Nicolas Saillant | Journal de Québec

Quebec

Stevens LeBlanc/JOURNAL DE QUEBEC

Le procureur de la Couronne de l’époque était convaincu que le délateur vedette André «Bull» Desbiens disait la vérité sur les trois meurtres qu’il imputait à Yves «Colosse» Plamondon.

En 1985, lors de son arrestation, André «Bull» Desbiens est suspecté de neuf meurtres. En échange de ses aveux notamment sur trois meurtres qu’a commis Yves Plamondon au début des années 80, dont celui de Claude Simard en août 1985, Desbiens a pyu plaider coupable à des homicides involontaires lui permettant de faire seulement sept ans de prison.

Le procureur de l’époque et aujourd’hui juge actif à la Cour du Québec, René de la Sablonnière, avait le mandat de s’assurer de la véracité des aveux du délateur avant de l’amener dans la boite des témoins. Après l’avoir interrogé pendant deux heures, le procureur de Plamondon Léo-René Maranda avait contre-interrogé Desbiens pendant deux jours.
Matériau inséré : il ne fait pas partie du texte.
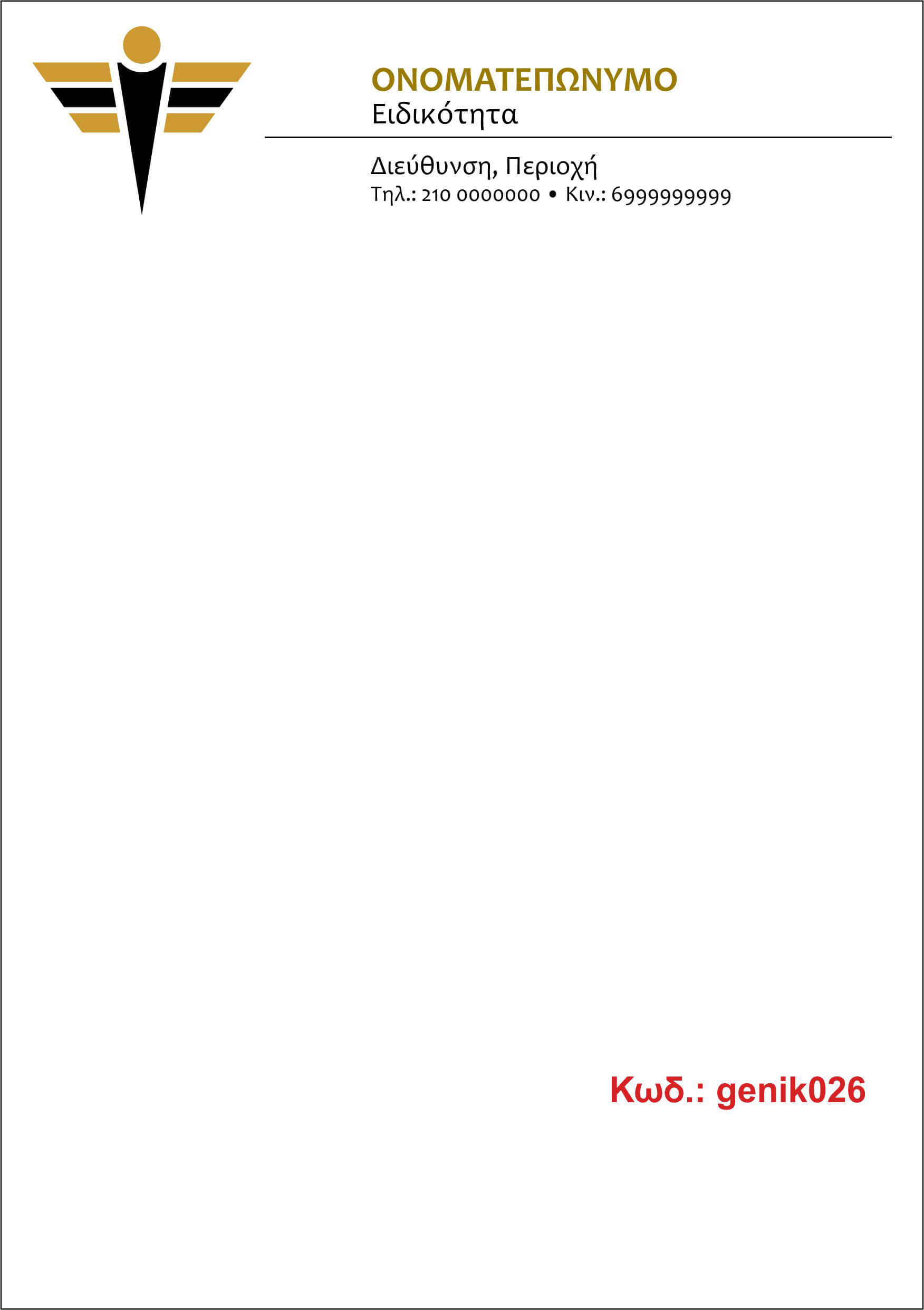 26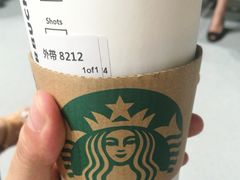 -星巴克(成都机场T2店)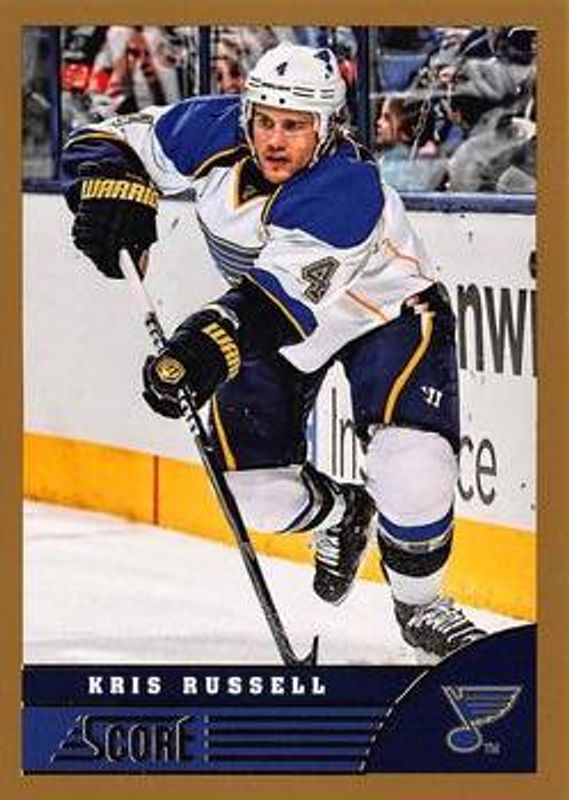 2013 Score #451 Gold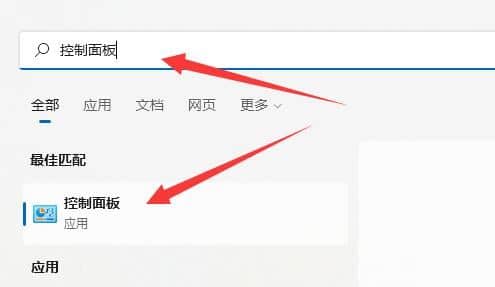 win11在哪里修改电源模式_win11电源高性能模式怎么开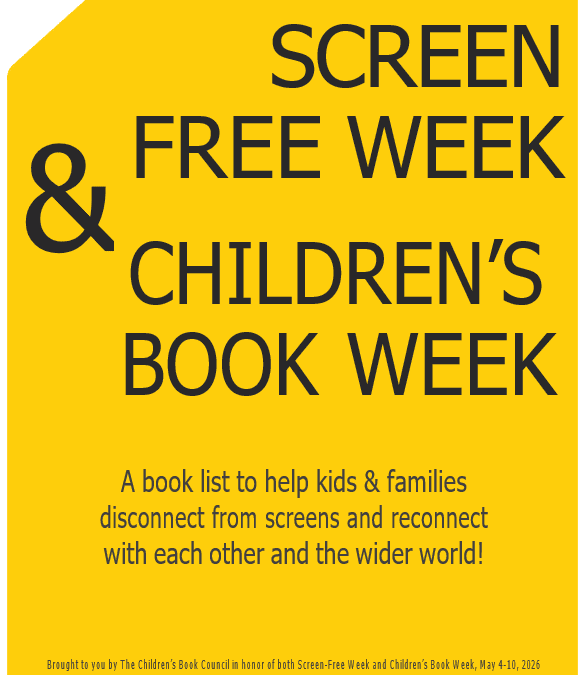 Annual Screen-Free Booklist 🖨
Au terme de cet exercice et «à sa grande surprise», René de la Sablonnière était convaincu plus que jamais des aveux du délateur. «Quelqu’un qui ne disait pas la vérité n’aurait jamais passé à travers ça». L’ex-procureur  a expliqué que Me Maranda avait comme stratégie de sauter du coq à l’âne entre les différents meurtres afin de mêler le témoin.

«Connaissant le niveau intellectuel de Desbiens, il a témoigné de façon exemplaire», a ajouté M. de la Sablonnière en répétant comment l’avocat de la défense avait été «habile».

Peur d’y passer

L’une des théories de l’avocat de Plamondon lors du procès en 1986 était que Desbiens s’était mis à la table en imputant les meurtres à Plamondon parce qu’il se savait piégé par la preuve policière. 

Au contraire, M. de la Sablonnière a indiqué que le délateur avait dénoncé Yves Plamondon après que son frère, Marc Plamondon, l’ait accusé à tort de lui avoir volé 12 livres de haschich. L’hypothèse du délateur était que si Plamondon avait tué des revendeurs, dont Simard, pour une petite dette de drogue, Colosse n’hésiterait pas à le liquider pour une dette aussi importante.